La grandeur de Luther vient de ce qu’il proclama l’individualisme de la foi. Il autorisa l’homme à croire par lui-même et, en lui remettant la direction de sa foi, il lui fit assumer la responsabilité de ses actes.

Dans les nations catholiques, l’autorité se trouve placée en dehors du pays. Le clergé se considère comme une nation dans la nation. S’il subit le gouvernement laïque, il ne relève que du Vatican. Si le Syllabus lui enseigne une doctrine contraire au Code civil, il doit la suivre.

II

L’Assemblée nationale de 1789 sécularisa les actes de l’état civil et le mariage, proclama la liberté de conscience, détruisit le clergé en tant qu’ordre. La séparation des Églises et de l’État était la conséquence logique de cette laïcisation de la société, de la législation, de l’administration, du gouvernement ; mais l’Assemblée nationale commit la faute de s’inspirer de la doctrine du prêtre fonctionnaire et d’essayer d’engrener l’Église dans la Révolution par la constitution civile du clergé.

La moitié des 120 000 prêtres existants alors sortirent de la France ou y restèrent à l’état insurrectionnel. Par le décret du 18 septembre 1794, la Convention donna la solution dans ce décret malheureusement trop tardif : « La République française ne paie plus les frais d’aucune culte. » Il fut complété par le décret du 3 ventôse an III, et l’article 354 de la Constitution de l’an III (17 août 1795) portait que : « Nul ne peut être empêché d’exercer, en se conformant aux lois, le culte qu’il a choisi. Nul ne peut être forcé de contribuer aux dépenses d’un culte. La République n’en salarie aucun. »

Qu’on lise les rapports officiels adressés au gouvernement consulaire à la fin de l’an IX, reproduits dans l’ouvrage de M. Félix Rocquain : l’État de la France au 18 brumaire, on y verra que presque partout, on s’était déshabitué des cérémonies du culte. Mmede Staël constate que le clergé catholique ne demandait que la tolérance. Mais « il fallait au premier consul un clergé comme des chambellans, comme des titres, comme de décorations, enfin, comme toutes les anciennes cariatides du pouvoir. C’est lui qui a recomposé le clergé pour le faire servir à ses desseins. » (Consid. sur la Révolut. française, éd. 1818, t. 2, p. 372.)

Dans ses notes dictées à Las Cases, Napoléon dit que « toutes les dispositions du moment poussaient la France au protestantisme ». Cette religion indépendante ne pouvait lui convenir. Il espérait avoir la direction du pape. Et il se laissa jouer.

Quand on essaie de faire le bilan des dix-sept article du Concordat, on trouve, comme avantages pour le premier consul, l’article 6 donnant la formule du serment de fidélité, qui se termine par cet engagement de police : « Si, dans mon diocèse, j’apprends qu’il se trame quelque chose au préjudice de l’État, je le ferai savoir au gouvernement » ; l’article 8 prescrivant la formule de la prière : Domine, salvem fac rempublicam ; domine salvos fac consules ; l’article 16 reconnaissant « dans le premier consul de la République française les mêmes droits et prérogatives dont jouissait l’ancien gouvernement ». C’était la reconnaissance du fait accompli.

CONSIGNES À SUIVRE:
**A)** Veuillez recopier le passage du texte sur les Églises et l'État qui commence par « Qu’on lise les » et se termine par « 2, p. 372.) ».
**B)** Reformulez sous forme de liste le paragraphe du texte sur les Églises et l'État qui débute par « L'Assemblée nationale de 1789 », en conservant ses faits essentiels.
**C)** Répondez à ces questions d'après le texte sur les Églises et l'État :
(i) Dans les nations catholiques, de qui le clergé relève-t-il uniquement ?
(ii) Quelle est la date du décret par lequel la Convention cessa de payer les frais des cultes ?
(iii) Quel article du Concordat reconnaît au premier consul les droits et prérogatives de l'ancien gouvernement ?
Les lignes proviennent d'une source distincte du texte sur les Églises et l'État.

[Extraits d'un jeu de données spatiales]
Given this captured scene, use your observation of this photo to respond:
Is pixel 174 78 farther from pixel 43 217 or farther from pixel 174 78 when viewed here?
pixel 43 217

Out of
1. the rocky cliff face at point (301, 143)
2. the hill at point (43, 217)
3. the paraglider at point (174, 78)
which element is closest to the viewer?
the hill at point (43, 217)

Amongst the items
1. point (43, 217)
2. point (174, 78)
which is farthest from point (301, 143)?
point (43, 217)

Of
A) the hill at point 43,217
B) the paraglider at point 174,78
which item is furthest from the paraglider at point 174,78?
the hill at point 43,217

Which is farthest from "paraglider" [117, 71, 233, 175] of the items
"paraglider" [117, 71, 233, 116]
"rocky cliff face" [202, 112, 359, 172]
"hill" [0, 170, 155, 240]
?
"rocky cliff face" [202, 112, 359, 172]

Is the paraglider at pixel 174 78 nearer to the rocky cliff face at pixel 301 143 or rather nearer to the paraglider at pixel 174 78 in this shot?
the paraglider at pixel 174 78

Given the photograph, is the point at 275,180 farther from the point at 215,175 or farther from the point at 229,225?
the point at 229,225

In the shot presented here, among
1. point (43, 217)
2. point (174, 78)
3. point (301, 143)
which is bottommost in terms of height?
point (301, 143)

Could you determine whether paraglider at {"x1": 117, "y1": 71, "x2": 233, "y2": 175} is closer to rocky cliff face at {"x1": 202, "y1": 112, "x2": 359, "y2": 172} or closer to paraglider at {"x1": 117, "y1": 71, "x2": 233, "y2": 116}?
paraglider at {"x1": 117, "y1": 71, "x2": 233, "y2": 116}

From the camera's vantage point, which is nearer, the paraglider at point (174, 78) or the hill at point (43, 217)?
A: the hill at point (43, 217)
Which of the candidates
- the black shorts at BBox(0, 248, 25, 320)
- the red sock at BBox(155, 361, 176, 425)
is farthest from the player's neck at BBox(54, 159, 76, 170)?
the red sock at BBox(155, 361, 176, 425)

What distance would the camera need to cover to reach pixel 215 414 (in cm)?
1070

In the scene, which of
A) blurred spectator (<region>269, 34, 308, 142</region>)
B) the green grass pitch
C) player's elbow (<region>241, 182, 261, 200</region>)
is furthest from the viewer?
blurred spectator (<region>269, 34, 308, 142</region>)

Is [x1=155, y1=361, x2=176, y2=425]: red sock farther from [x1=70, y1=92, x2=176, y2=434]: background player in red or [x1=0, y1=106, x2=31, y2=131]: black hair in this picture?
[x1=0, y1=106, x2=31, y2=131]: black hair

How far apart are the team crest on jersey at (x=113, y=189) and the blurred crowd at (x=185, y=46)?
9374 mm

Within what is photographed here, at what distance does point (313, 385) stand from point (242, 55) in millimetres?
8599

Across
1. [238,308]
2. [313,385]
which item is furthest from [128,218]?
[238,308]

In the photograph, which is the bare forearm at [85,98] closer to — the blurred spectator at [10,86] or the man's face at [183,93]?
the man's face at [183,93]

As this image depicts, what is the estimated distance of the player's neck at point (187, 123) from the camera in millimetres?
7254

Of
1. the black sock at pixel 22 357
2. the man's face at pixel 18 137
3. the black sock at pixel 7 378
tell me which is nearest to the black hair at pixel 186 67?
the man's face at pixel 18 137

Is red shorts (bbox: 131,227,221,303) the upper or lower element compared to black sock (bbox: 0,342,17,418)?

RÉPONSES ATTENDUES:
**A)**
Qu’on lise les rapports officiels adressés au gouvernement consulaire à la fin de l’an IX, reproduits dans l’ouvrage de M. Félix Rocquain : l’État de la France au 18 brumaire, on y verra que presque partout, on s’était déshabitué des cérémonies du culte. Mmede Staël constate que le clergé catholique ne demandait que la tolérance. Mais « il fallait au premier consul un clergé comme des chambellans, comme des titres, comme de décorations, enfin, comme toutes les anciennes cariatides du pouvoir. C’est lui qui a recomposé le clergé pour le faire servir à ses desseins. » (Consid. sur la Révolut. française, éd. 1818, t. 2, p. 372.)

**B)**
- L'Assemblée nationale de 1789 sécularisa les actes de l'état civil et le mariage.
- Elle proclama la liberté de conscience et détruisit le clergé en tant qu'ordre.
- La séparation des Églises et de l'État était la conséquence logique de cette laïcisation.
- Sa faute fut de s'inspirer de la doctrine du prêtre fonctionnaire et de vouloir engrener l'Église dans la Révolution par la constitution civile du clergé.

**C)**
(i) Du Vatican.
(ii) Le 18 septembre 1794.
(iii) L'article 16.